[SELECTED PASSAGE]
● ● ● ●
Still toying with things. Today I made a new star shader!

It's purely mathematically based, too, not using a star sprite like before, which makes it a lot more customizable than the old one.

Just catching up here.  Beautiful work with the atmosphere, the rings, the new stars!  I very much like that you're using actual stellar data for your stars and that the shader is so dynamic that you can swap out or modify datasets.  But I also like that your'e not being a slave to simulation - that you're doing simulation in service of your aesthetic and gameplay goals.  Walking the line between verisimilitude and expression is a tough balancing act.

Thank you. That's really one of the biggest goals overall, to keep that balance.

Are you doing any instancing stuff in your rings and stars shaders? 

Yes, for the rings - it's all rendered as a single pass of an instanced rock mesh. Instancing blows my mind with how fast it is. The stars are different though, they use fully procedural geometry - the real star positions have an offset calculated to put them relative to the viewpoint, then that's used to draw a point, and then a geometry shader generates a quad for every point to act as a canvas for the pixel shader. There's basically no performance impact to it, which is nice.
● ● ● ●
[GIVEN TASK 1] Print the star shader discussion word for word.
[GIVEN TASK 2] Output, unchanged, the lines of the records starting with the line that contains "Between these two" and going on through the line that contains "13729 millimetres", and nothing else.
The records have no connection to the star shader discussion.

(Excerpts taken from a spatial dataset)
● ● ● ●
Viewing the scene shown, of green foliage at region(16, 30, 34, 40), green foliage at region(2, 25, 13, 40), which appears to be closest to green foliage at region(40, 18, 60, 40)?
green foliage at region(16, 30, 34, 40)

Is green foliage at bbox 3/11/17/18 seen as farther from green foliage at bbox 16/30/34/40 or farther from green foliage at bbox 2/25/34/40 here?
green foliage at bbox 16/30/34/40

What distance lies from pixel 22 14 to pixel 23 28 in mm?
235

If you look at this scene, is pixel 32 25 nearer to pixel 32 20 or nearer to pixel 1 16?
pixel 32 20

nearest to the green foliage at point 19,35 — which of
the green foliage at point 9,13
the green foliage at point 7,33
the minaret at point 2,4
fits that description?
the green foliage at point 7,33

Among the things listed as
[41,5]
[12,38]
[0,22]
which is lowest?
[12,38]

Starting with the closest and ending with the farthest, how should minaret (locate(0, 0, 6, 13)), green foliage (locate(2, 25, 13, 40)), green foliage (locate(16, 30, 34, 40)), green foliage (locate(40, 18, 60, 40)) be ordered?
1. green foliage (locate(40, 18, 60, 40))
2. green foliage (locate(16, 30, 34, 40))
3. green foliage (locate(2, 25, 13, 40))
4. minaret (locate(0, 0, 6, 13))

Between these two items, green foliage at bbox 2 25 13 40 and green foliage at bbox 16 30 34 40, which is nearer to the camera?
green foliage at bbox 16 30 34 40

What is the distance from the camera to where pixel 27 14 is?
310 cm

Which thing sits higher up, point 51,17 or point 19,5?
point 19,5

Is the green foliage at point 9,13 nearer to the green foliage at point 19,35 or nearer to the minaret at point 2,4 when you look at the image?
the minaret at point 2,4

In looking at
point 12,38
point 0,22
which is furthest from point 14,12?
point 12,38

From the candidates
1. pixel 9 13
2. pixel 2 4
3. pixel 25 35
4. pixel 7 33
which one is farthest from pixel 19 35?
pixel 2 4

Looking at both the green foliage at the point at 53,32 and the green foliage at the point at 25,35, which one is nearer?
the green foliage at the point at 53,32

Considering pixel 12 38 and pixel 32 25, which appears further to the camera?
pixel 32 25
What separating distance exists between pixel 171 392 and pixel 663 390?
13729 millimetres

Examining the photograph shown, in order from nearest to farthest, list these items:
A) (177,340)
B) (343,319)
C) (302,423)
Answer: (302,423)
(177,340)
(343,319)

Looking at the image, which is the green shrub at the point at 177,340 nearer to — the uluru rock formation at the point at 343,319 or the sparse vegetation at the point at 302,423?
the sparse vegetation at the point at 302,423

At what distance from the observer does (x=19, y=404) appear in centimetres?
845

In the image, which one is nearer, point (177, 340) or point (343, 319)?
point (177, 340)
● ● ● ●
[RESPONSE 1]
Still toying with things. Today I made a new star shader!

It's purely mathematically based, too, not using a star sprite like before, which makes it a lot more customizable than the old one.

Just catching up here.  Beautiful work with the atmosphere, the rings, the new stars!  I very much like that you're using actual stellar data for your stars and that the shader is so dynamic that you can swap out or modify datasets.  But I also like that your'e not being a slave to simulation - that you're doing simulation in service of your aesthetic and gameplay goals.  Walking the line between verisimilitude and expression is a tough balancing act.

Thank you. That's really one of the biggest goals overall, to keep that balance.

Are you doing any instancing stuff in your rings and stars shaders? 

Yes, for the rings - it's all rendered as a single pass of an instanced rock mesh. Instancing blows my mind with how fast it is. The stars are different though, they use fully procedural geometry - the real star positions have an offset calculated to put them relative to the viewpoint, then that's used to draw a point, and then a geometry shader generates a quad for every point to act as a canvas for the pixel shader. There's basically no performance impact to it, which is nice.

[RESPONSE 2]
Between these two items, green foliage at bbox 2 25 13 40 and green foliage at bbox 16 30 34 40, which is nearer to the camera?
green foliage at bbox 16 30 34 40

What is the distance from the camera to where pixel 27 14 is?
310 cm

Which thing sits higher up, point 51,17 or point 19,5?
point 19,5

Is the green foliage at point 9,13 nearer to the green foliage at point 19,35 or nearer to the minaret at point 2,4 when you look at the image?
the minaret at point 2,4

In looking at
point 12,38
point 0,22
which is furthest from point 14,12?
point 12,38

From the candidates
1. pixel 9 13
2. pixel 2 4
3. pixel 25 35
4. pixel 7 33
which one is farthest from pixel 19 35?
pixel 2 4

Looking at both the green foliage at the point at 53,32 and the green foliage at the point at 25,35, which one is nearer?
the green foliage at the point at 53,32

Considering pixel 12 38 and pixel 32 25, which appears further to the camera?
pixel 32 25
What separating distance exists between pixel 171 392 and pixel 663 390?
13729 millimetres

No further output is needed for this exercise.